Records for this task:
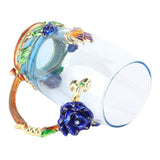 Glass Cup Innovative Flower Tea Cup with Spoon Drink Mug Birthday Christmas Festive GiftsBlue Rose 350ML - Low Angle
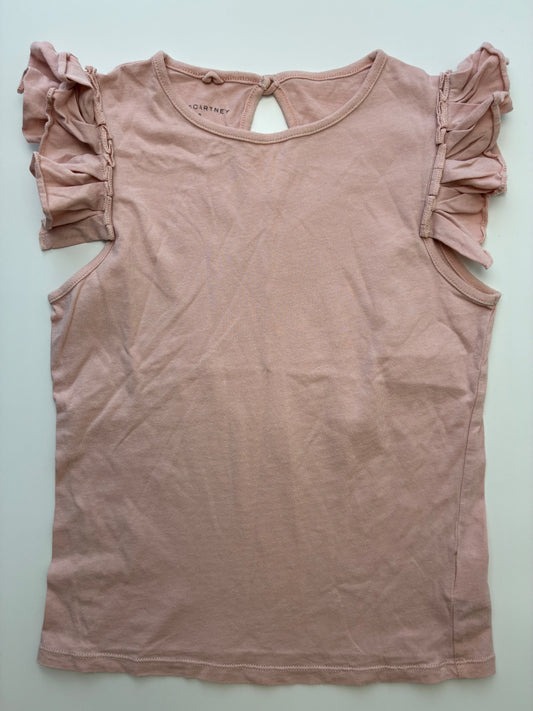Stella McCartney Tank Top - Pink Flutter Sleeve 100% Cotton | size 8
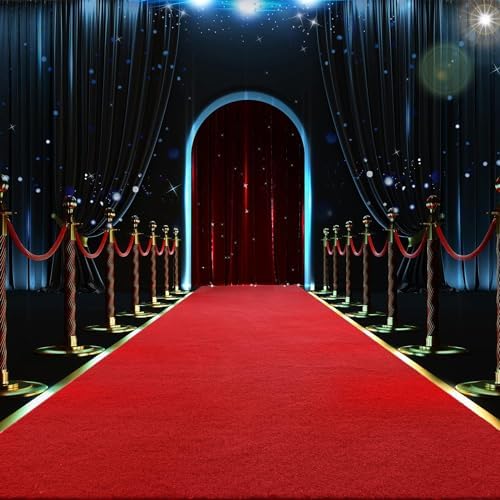 HOMBYS 450 GSM Extra Thick Red Carpet Runner 26x30 ft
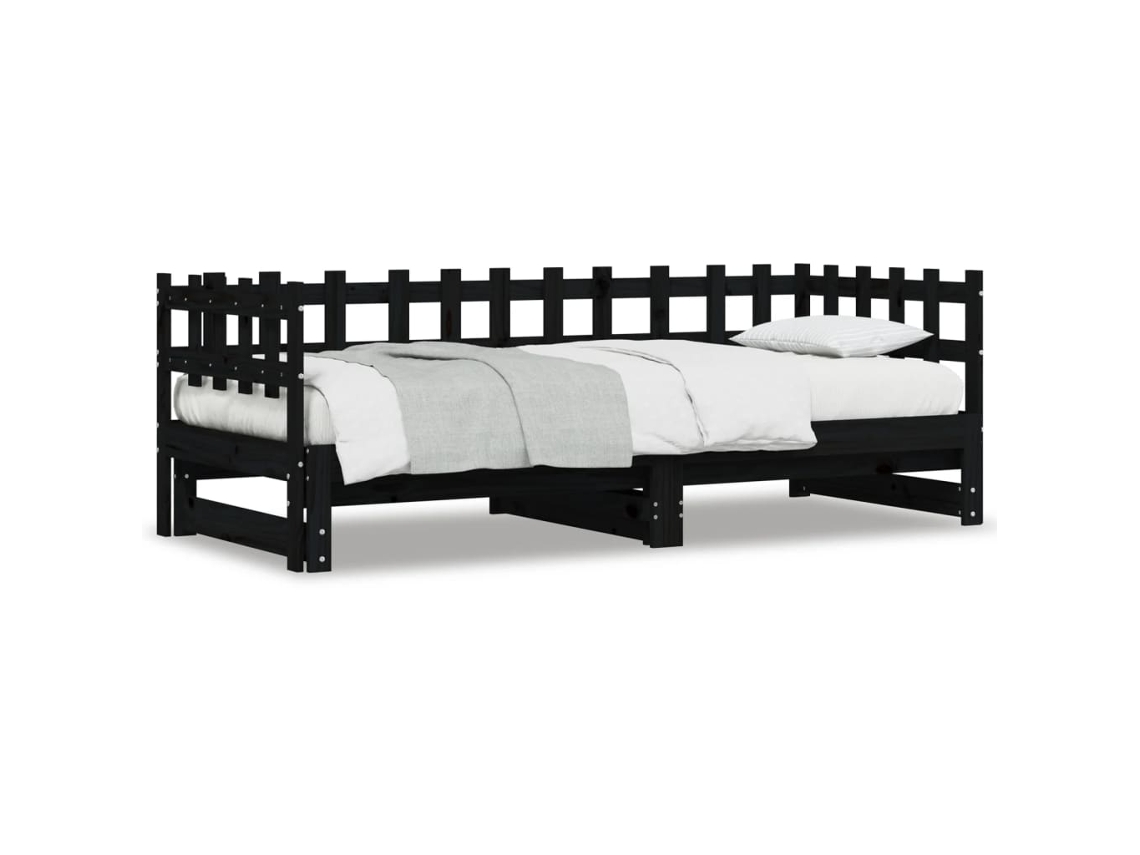 Sofá cama de Puxar 2x Cm Pinho Maciço Preto MAISON EXCLUSIVE (90x200)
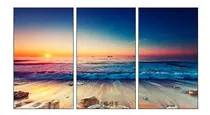 Comprar Quadro Praia Paisagem  3 Peças Arvore Por Sol Paisagem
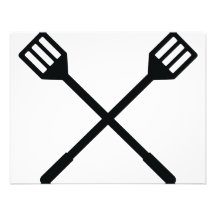 korsad grillfestbesticksymbol anpassade inbjudan
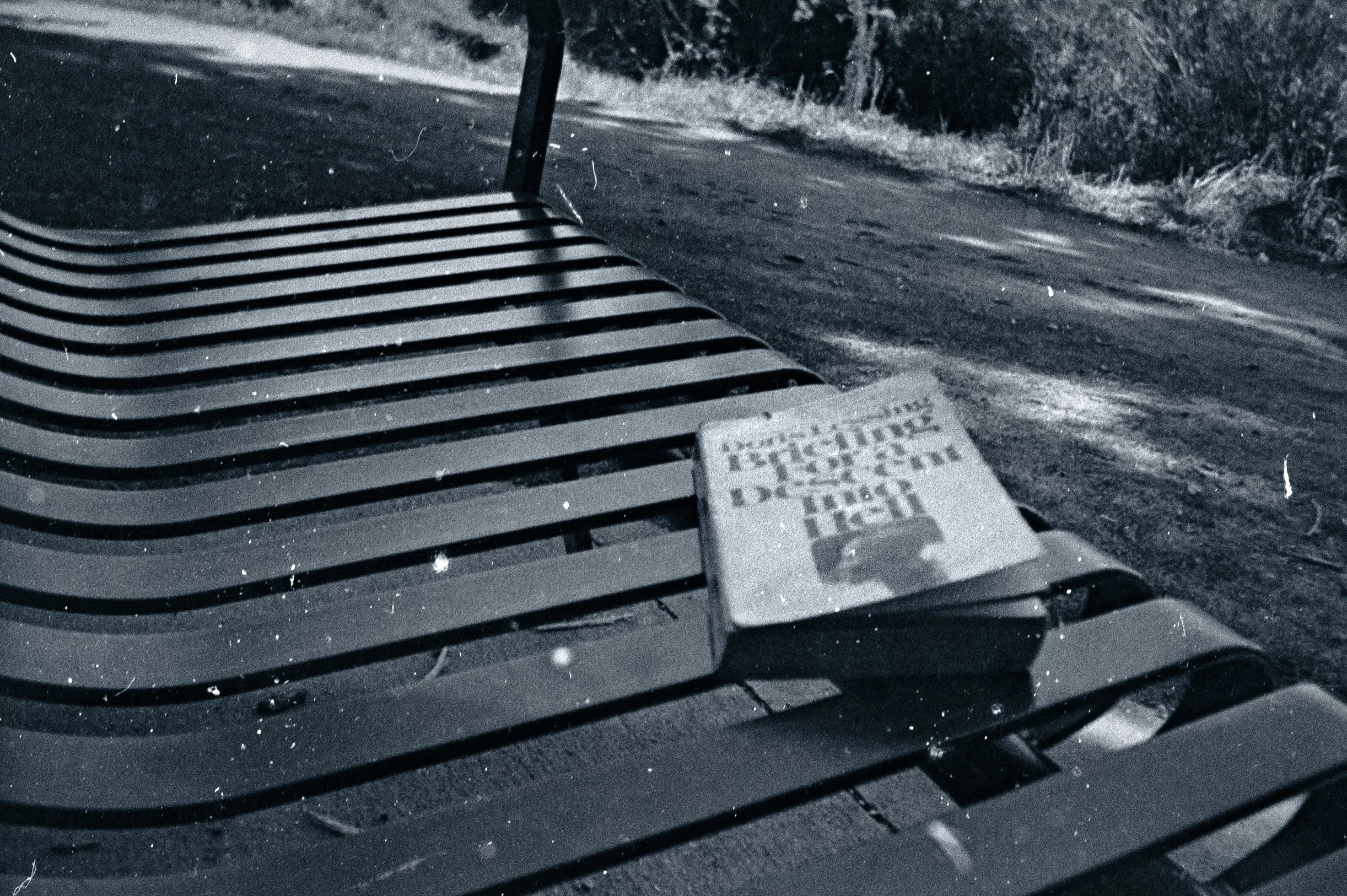 A metal park bench with a cloudy sky reflected in its surface and a book titled Descent Into Hell.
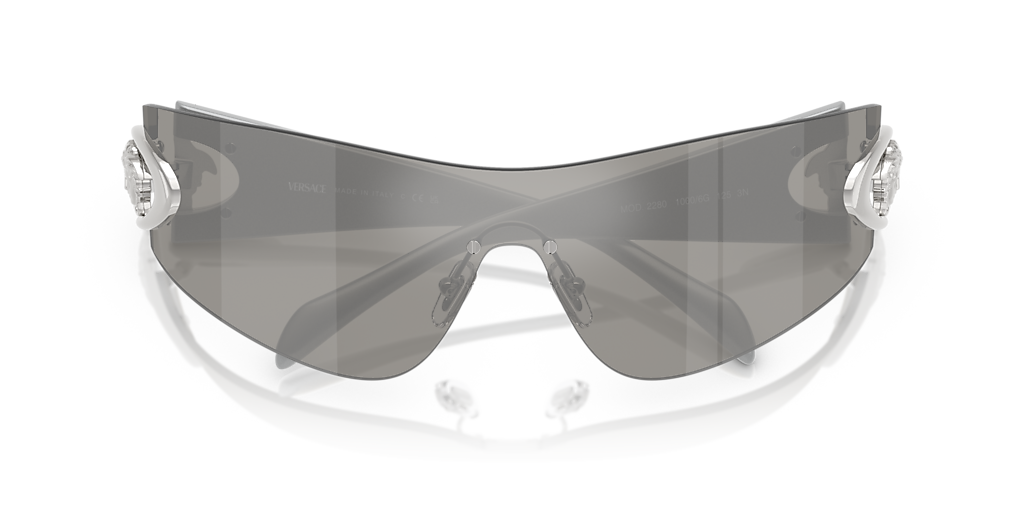 VERSACE VE2280 Light Grey Mirror Silver - Men Luxury Sunglasses, Light Grey Mirror Silver Lens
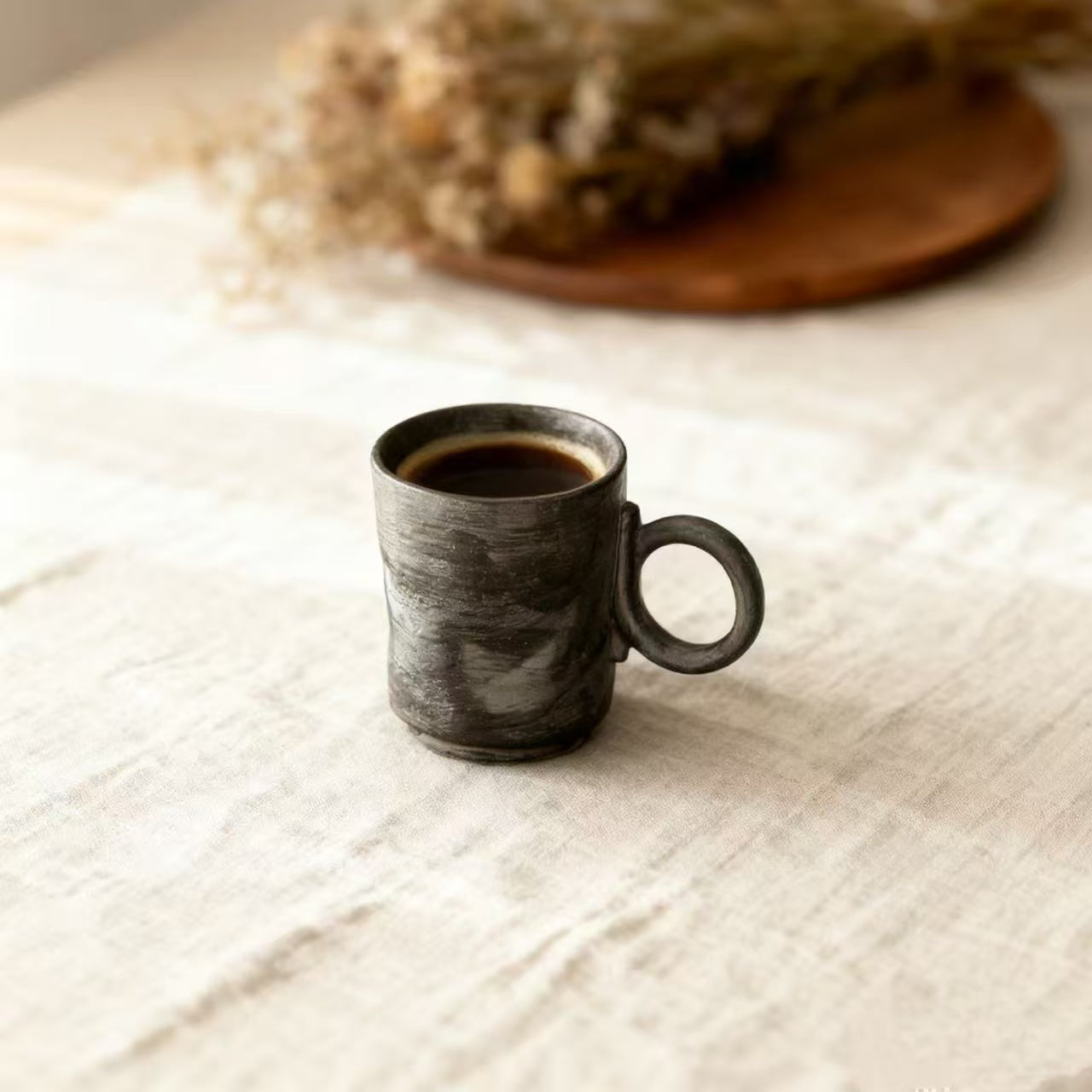 Ceramic Coffee Mug – Black – Handmade – 150 ml
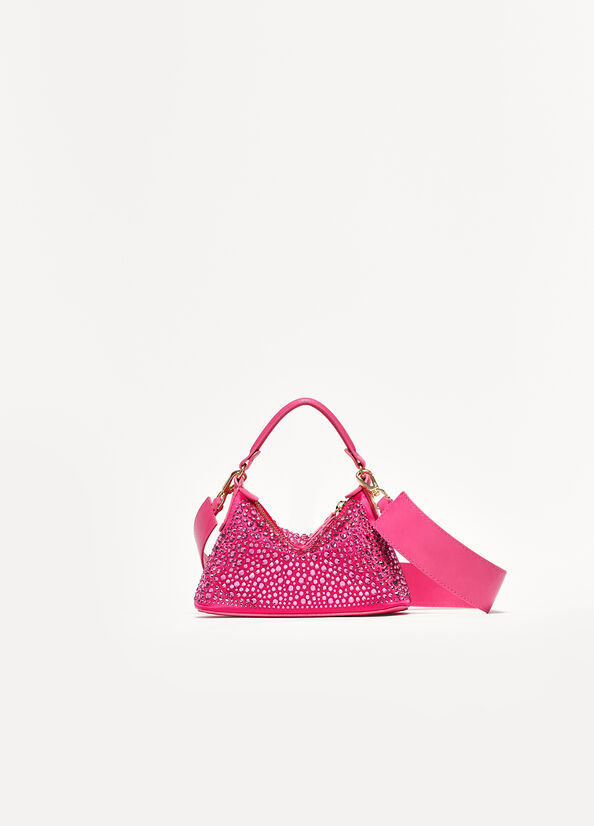 Liu Jo Mini Hobo With Gemstones Women's Crossbody Bags Fuchsia | KZE-275193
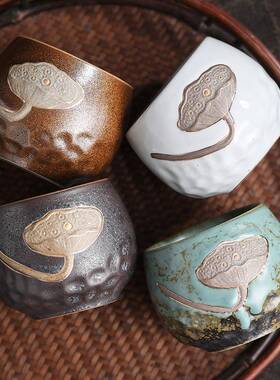 四季号杯莲蓬荷浮雕茶杯窑复古粗陶变单杯4杯装大花XQ202022品茗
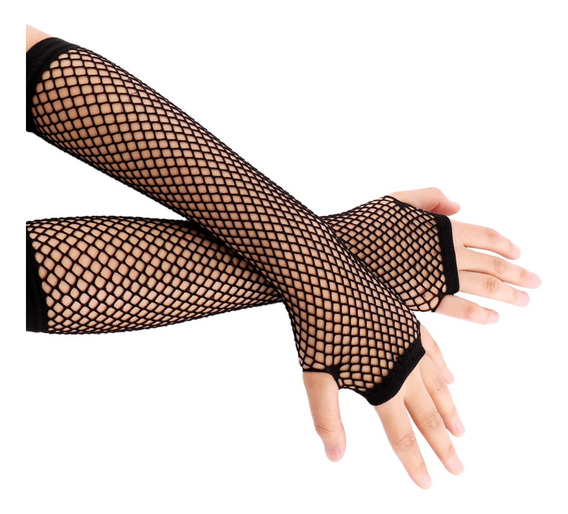 guantes negros sin dedos para mujeres y niñas de los años 80 accesorios para fiestas 2 pares de guantes largos de red 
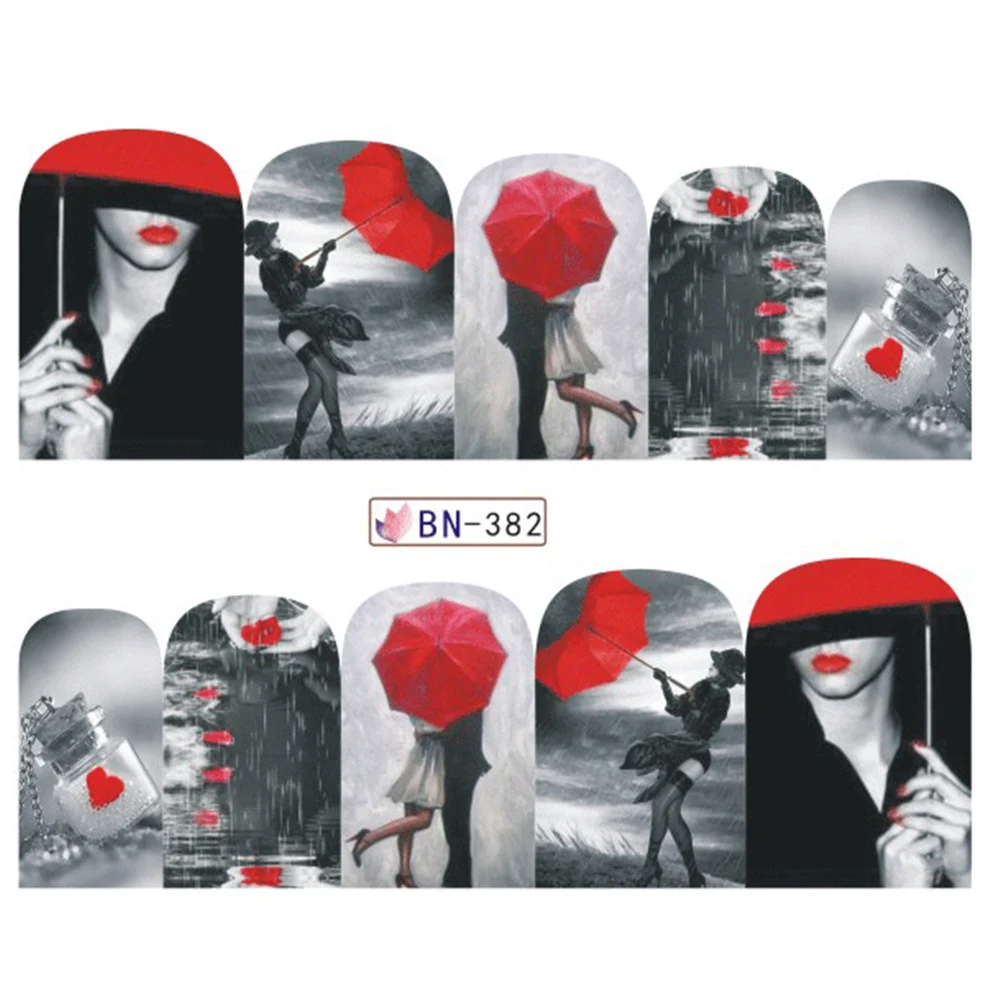 Paris Rose Tower Water Transfer Decals Wraps Nail Stickers Manicure Art Decor | Красота и здоровье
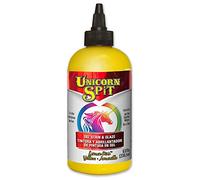 Unicorn SPiT Gel Stain and Glaze, Lemon Kiss Yellow Water Based Paint for Wood Furniture Refinishing, Vibrant Craft Colour for Glass Metal Fabric, 236ml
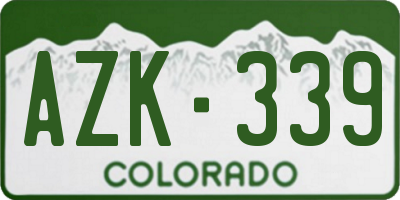 CO license plate AZK339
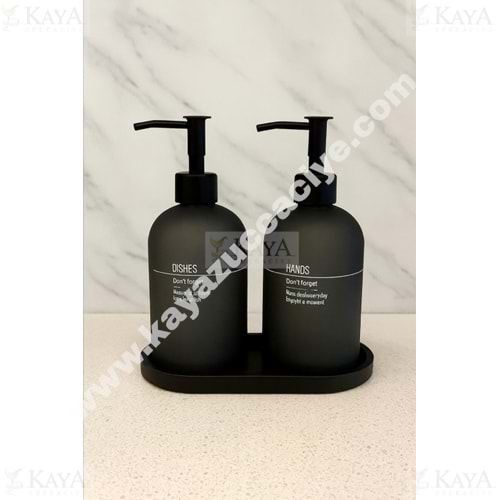 BZD IVORY CAM STANDLI 2 Lİ SIVI SABUNLUK SETİ 500 ML 1*24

Your instructions: Word for word, reproduce the listing above; no image should be carried over.

Solution to this exercise:
 Glass Cup Innovative Flower Tea Cup with Spoon Drink Mug Birthday Christmas Festive GiftsBlue Rose 350ML - Low Angle
Stella McCartney Tank Top - Pink Flutter Sleeve 100% Cotton | size 8
 HOMBYS 450 GSM Extra Thick Red Carpet Runner 26x30 ft
 Sofá cama de Puxar 2x Cm Pinho Maciço Preto MAISON EXCLUSIVE (90x200)
 Comprar Quadro Praia Paisagem  3 Peças Arvore Por Sol Paisagem
 korsad grillfestbesticksymbol anpassade inbjudan
 A metal park bench with a cloudy sky reflected in its surface and a book titled Descent Into Hell.
 VERSACE VE2280 Light Grey Mirror Silver - Men Luxury Sunglasses, Light Grey Mirror Silver Lens
 Ceramic Coffee Mug – Black – Handmade – 150 ml
 Liu Jo Mini Hobo With Gemstones Women's Crossbody Bags Fuchsia | KZE-275193
 四季号杯莲蓬荷浮雕茶杯窑复古粗陶变单杯4杯装大花XQ202022品茗
 guantes negros sin dedos para mujeres y niñas de los años 80 accesorios para fiestas 2 pares de guantes largos de red 
 Paris Rose Tower Water Transfer Decals Wraps Nail Stickers Manicure Art Decor | Красота и здоровье
 Unicorn SPiT Gel Stain and Glaze, Lemon Kiss Yellow Water Based Paint for Wood Furniture Refinishing, Vibrant Craft Colour for Glass Metal Fabric, 236ml
 CO license plate AZK339
 BZD IVORY CAM STANDLI 2 Lİ SIVI SABUNLUK SETİ 500 ML 1*24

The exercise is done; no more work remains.